Yesterday, I was lucky enough to go swimming in Jamaica. The sea water was gorgeously warm, the waves big enough to jump over and swim under and enjoy. What was not so good was the amount of plastic debris in the water, becoming part of the sandy seafloor and washed up on the beach. That’s not a new story for many people, but it was a new story for some of the people I was swimming with, and it made me think a bit more about plastic pollution in our shallow waters and on the beaches.

 80% of floating plastic waste drifts no more than 10km from the coast 

While most models have suggested that the majority of plastics end up in mid-ocean gyres (such as the Great Pacific Garbage Patch), a new study from Germany suggests that actually most of the plastic does not end up in these far offshore places, and that about 80% of floating plastic waste drifts no more than 10km from the coast. They also suggest that between one third and virtually all the plastic washed into the sea will become stranded on our beaches and shores. 

This can be seen by divers in so many places around the world. One study by the University of Tasmania showed that beaches in the Cocos (Keeling) Islands contain an estimated 414 million pieces of plastic debris. This equates to 238 tons of plastic, which included 373,000 toothbrushes and 977,000 shoes. In the Caribbean, clean-ups over 2006-2012 removed 3,990,120 pieces of plastic debris from coastal and underwater sites. 

In the Galapagos, at San Cristobal, more than 400 plastic particles were found per square metre of beach, including within marine invertebrates such as barnacles and sea urchins. On the south-west coast of Ascension Island, 7,000 pieces of plastic were removed during a recent expedition, with origins as far afield as China, Japan and South Africa. 

The worst, however, is the small and remote Henderson Island (part of the Pitcairn Islands group) in the Pacific Ocean, where researchers have discovered 37.7 million pieces of plastic waste on the beaches. That is about 671 pieces of litter per square metre. Henderson Island is more than 5,000km (3,106 miles) from any major centre of population. The researchers undertaking the survey sadly noted that their figures were probably even an underestimate, as they did not collect any plastics smaller than 2mm and only collected from beaches, not the whole coastline. 

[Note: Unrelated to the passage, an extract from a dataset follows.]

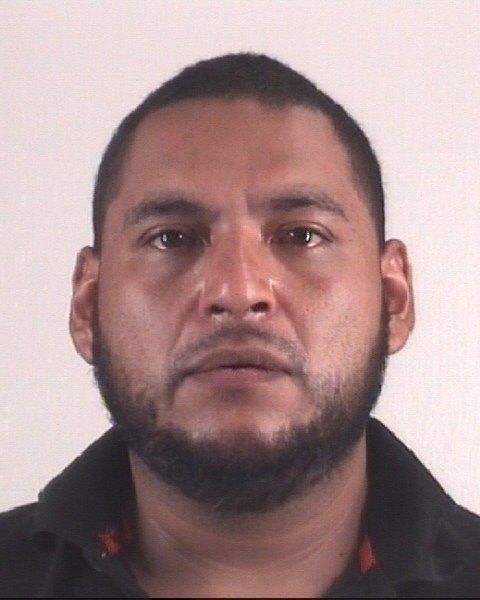 JUAN LUNA arrested by Tarrant County SO/PD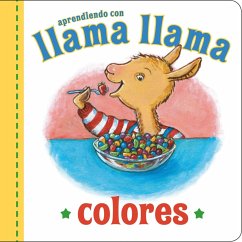 Llama Llama Colores (eBook, ePUB) - Dewdney, Anna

So... there’s no shortage of doom and gloom. But there is some hope. In 2022, the United Nations Environment Assembly adopted a new resolution to end plastic pollution through the development of an international legally binding instrument. The treaty is aiming to address several issues: limiting or eliminating the production of new plastic; developing a recycling industry to address the seven billion tonnes of waste plastic already in circulation, and creating a sustainable circular economy for plastic.  

These are weighty tasks for the committee established to deal with such issues. There will be many challenges balancing the interests of all countries involved – from those for whom plastic production is a major economic source, to those who want strong obligations against dumping of plastic waste. 

Solving the plastic issue is going to be a worldwide problem, and divers will have a voice. They can choose resorts that are engaged in the process, that understand the issues and promote the importance of sustainability to their customers. Divers can bring trash out of the water, as so many do who will be reading this, to make sure that is it disposed of correctly. And equally importantly, divers can simply act sustainably themselves, choosing not to use single use plastics and showing leadership to the marine communities about their choices.